A pesar de que yo sólo tenía siete años y de que venía del continente africano durante años no quise volver. Me hablaban de ir a Madrid y siempre decía, aún con mi vocecita de niña, “¡No, no, a Madrid no!”. Era por el calor. El calor que pasamos está todavía hoy en mi memoria y es que en Marruecos, aunque a muchos les extrañe, no en todas partes y siempre hace calor.

Fuimos a la boda del tío Federico, y ya sólo el viaje fue una odisea, aunque creo que en aquellas épocas todos los viajes lo eran. Yo tenía siete años y mi hermano Sergio dos. Viajamos en tren, reservaron para la familia un compartimento con literas en el que íbamos mi abuela, mi madre, mi tía Julia, Sergio y yo. Mi padre se quedó en Tetuán para acudir más tarde, justo para la boda, él nunca tenía tiempo de tomarse unas vacaciones de verdad.

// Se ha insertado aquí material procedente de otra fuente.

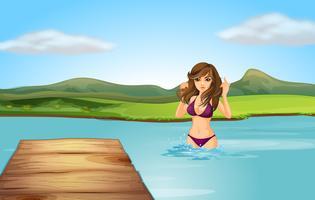 Una ragazza in spiaggia con un trampolino di legno vettore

Uno de los ferrys que hacían la travesía Ceuta-Algeciras

Recuerdo vagamente el puerto de Ceuta, subir al barco, gente despidiéndonos. En aquella época no viajábamos tanto como en años posteriores, y aunque yo ya había estado varias veces en la Península, y por lo tanto había cogido varias veces el barco, es quizás el primer recuerdo que conservo. Fue como un acontecimiento, había gente que había venido a acompañarnos, seguramente mi padre y algún amigo con el coche. Y también recuerdo que al puerto se acercó un amigo del tío Federico a entregarnos un regalo de boda.

El viaje en tren estaba pensado para ser agradable. Teníamos las literas para dormir más o menos cómodamente y como el compartimento era sólo para nosotras podríamos hasta ponernos el camisón o el pijama. Algún recuerdo guardo en la retina de estar subida en una litera y desde allí ver a toda la familia repartida en las demás. Debió ser emocionante, yo sólo tenía siete años.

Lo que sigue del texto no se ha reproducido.